The video compares Nvidia’s RTX 5090 and AMD’s RX 7900 XTX GPUs running large language models locally, finding that while Nvidia offers faster token generation, AMD excels in prompt evaluation, power efficiency, and cost-effectiveness. Despite Nvidia’s superior raw speed, AMD’s larger VRAM and lower power consumption make it a strong choice for running large AI models within a more affordable budget.
In this video, the creator compares two flagship consumer GPUs: Nvidia’s RTX 5090 and AMD’s RX 7900 XTX, focusing on their performance running large language models locally. The RTX 5090 boasts 32 GB of GDDR7 memory and a high memory bandwidth of 1,700 GB/s, while the AMD RX 7900 XTX has 24 GB of RDNA3 memory with 960 GB/s bandwidth. Despite the Nvidia card being significantly more expensive (over $3,000) compared to AMD’s sub-$1,000 price, the video aims to determine if the price difference translates into meaningful performance gains for AI workloads.

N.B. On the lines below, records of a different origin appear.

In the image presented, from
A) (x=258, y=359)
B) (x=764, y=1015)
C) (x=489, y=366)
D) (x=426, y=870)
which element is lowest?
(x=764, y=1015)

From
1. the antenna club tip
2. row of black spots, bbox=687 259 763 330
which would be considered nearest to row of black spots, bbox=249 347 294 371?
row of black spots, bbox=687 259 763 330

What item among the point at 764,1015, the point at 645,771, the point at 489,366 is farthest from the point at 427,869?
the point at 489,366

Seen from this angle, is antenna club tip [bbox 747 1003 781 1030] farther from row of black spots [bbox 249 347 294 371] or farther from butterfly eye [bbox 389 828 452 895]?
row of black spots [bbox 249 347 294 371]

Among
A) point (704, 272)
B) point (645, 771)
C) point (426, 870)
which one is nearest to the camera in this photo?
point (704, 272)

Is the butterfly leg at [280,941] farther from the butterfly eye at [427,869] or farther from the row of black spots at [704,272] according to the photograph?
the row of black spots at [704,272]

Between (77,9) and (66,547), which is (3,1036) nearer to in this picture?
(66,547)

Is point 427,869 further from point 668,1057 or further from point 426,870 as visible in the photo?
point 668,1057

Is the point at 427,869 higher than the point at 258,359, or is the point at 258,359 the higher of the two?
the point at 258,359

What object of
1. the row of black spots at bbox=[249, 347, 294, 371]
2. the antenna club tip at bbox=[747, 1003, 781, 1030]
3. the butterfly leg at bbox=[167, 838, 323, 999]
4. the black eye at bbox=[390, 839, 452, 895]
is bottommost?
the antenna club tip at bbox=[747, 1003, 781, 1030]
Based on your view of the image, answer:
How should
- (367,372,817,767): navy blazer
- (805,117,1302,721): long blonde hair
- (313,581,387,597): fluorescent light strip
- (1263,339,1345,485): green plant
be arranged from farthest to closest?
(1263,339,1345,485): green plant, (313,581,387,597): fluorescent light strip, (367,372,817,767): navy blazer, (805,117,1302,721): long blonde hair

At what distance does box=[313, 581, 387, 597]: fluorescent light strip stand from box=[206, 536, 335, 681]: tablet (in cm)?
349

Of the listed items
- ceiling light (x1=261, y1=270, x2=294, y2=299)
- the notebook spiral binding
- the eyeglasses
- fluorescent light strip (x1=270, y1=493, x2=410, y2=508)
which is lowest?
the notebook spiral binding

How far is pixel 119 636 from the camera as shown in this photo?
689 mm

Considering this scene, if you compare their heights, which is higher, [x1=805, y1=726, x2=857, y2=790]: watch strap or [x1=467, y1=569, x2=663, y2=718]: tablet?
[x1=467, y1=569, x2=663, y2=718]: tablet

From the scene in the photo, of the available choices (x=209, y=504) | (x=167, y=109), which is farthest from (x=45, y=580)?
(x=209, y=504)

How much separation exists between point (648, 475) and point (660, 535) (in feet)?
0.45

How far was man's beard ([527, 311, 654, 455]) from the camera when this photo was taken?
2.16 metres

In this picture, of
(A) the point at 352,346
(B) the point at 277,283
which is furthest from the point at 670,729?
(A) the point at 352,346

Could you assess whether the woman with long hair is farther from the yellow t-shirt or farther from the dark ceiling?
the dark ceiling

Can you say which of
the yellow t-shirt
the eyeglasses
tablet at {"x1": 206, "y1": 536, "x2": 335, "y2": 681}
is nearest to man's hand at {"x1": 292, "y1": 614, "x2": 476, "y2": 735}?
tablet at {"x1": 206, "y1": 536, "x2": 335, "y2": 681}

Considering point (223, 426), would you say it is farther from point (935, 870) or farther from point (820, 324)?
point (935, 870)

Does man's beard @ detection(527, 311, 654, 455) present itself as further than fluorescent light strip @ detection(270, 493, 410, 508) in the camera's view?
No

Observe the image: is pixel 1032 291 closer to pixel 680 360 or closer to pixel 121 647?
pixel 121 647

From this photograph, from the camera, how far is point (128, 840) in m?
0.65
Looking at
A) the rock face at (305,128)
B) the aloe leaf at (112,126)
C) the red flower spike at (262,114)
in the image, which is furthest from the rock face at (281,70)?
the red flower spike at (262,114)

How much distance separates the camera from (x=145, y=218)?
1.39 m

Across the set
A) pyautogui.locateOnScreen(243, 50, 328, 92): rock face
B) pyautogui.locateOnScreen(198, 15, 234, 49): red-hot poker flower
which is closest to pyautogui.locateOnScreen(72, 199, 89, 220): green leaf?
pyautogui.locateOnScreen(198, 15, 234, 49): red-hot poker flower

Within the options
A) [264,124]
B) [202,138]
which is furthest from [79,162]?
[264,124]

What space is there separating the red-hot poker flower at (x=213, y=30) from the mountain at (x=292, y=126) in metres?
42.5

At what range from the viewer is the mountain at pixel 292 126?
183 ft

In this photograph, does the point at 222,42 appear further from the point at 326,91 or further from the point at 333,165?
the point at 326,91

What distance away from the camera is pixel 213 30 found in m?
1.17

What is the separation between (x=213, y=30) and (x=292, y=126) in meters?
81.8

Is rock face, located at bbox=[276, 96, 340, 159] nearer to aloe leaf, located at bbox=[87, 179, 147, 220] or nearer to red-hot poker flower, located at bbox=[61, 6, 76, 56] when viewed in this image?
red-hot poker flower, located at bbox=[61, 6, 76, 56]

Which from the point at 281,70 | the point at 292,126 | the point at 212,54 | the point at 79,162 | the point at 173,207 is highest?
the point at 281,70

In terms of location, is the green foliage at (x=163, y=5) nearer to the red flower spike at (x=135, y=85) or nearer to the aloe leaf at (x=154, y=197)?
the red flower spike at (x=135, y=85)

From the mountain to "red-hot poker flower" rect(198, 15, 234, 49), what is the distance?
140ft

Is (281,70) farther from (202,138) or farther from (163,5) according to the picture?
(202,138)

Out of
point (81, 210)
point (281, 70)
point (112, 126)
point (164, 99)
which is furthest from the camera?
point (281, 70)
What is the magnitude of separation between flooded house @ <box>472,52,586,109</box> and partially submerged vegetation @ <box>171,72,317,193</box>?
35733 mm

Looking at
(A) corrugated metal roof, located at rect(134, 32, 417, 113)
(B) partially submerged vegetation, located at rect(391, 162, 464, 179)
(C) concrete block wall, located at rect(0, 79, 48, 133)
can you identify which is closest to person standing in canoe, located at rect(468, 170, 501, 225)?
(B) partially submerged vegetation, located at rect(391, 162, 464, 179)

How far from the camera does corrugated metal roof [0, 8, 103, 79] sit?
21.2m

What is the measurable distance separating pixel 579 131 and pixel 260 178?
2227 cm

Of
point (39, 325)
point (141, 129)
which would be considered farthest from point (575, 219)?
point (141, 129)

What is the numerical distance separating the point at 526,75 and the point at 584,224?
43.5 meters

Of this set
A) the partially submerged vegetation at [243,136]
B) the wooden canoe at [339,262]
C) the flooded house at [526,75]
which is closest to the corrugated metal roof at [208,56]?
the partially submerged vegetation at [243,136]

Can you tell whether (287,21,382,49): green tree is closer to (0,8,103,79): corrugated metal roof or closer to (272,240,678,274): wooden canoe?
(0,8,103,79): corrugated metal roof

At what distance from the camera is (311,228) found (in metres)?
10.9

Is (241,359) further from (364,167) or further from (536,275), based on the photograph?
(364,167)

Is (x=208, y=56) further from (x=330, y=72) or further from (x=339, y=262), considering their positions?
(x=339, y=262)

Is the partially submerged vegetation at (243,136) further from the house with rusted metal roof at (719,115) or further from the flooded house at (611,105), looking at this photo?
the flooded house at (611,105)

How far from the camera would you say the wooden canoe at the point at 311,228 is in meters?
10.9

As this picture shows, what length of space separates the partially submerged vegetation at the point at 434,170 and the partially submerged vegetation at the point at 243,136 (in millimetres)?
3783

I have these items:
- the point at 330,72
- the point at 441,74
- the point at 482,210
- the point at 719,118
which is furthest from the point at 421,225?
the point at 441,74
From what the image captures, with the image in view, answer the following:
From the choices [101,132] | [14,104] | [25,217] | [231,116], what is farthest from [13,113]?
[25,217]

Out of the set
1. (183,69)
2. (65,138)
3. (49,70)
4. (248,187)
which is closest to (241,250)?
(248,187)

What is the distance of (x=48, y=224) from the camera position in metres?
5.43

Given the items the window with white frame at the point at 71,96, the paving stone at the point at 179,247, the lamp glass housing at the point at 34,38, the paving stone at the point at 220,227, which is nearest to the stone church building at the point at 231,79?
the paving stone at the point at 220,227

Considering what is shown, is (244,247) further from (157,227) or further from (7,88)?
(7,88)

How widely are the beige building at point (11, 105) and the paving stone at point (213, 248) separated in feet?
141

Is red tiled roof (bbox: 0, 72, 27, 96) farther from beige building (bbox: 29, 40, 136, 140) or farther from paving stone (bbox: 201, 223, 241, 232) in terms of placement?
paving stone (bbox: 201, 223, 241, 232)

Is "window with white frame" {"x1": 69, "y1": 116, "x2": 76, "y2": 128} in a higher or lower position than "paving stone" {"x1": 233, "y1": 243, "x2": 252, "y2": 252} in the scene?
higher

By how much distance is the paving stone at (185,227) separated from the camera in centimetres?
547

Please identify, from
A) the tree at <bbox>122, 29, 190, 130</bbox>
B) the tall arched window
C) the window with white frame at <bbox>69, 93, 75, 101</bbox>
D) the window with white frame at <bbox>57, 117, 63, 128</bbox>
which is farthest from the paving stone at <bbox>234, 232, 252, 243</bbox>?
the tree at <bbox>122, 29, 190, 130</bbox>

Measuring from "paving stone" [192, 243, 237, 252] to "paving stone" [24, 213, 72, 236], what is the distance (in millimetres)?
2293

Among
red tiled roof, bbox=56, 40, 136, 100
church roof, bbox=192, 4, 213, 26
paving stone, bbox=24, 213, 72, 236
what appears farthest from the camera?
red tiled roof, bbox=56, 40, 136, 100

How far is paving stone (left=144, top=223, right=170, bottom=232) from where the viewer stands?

The creator sets up two identical systems differing only in the GPU to run the same 4-billion parameter Gemma 3 model using LM Studio. Initial tests show the Nvidia RTX 5090 is much faster in token generation, producing roughly twice the tokens per second compared to the AMD card. However, AMD excels in prompt evaluation speed, consistently outperforming Nvidia in processing input prompts. Power consumption measurements reveal the AMD GPU draws about 440 watts, while the Nvidia card consumes around 550 watts, highlighting AMD’s efficiency advantage despite slower generation speeds.
Further testing with different backends like Vulkan and CUDA on Linux and Windows confirms Nvidia’s superior token generation speed, reaching up to 248 tokens per second on Linux, while AMD lags behind. Interestingly, AMD maintains faster prompt evaluation rates across platforms. The video also explores running a larger 20 GB Quen 2.5 coder model, where AMD again shows better prompt processing but slower token generation. Nvidia’s power draw spikes dramatically to over 770 watts during this test, emphasizing the trade-off between speed and energy consumption.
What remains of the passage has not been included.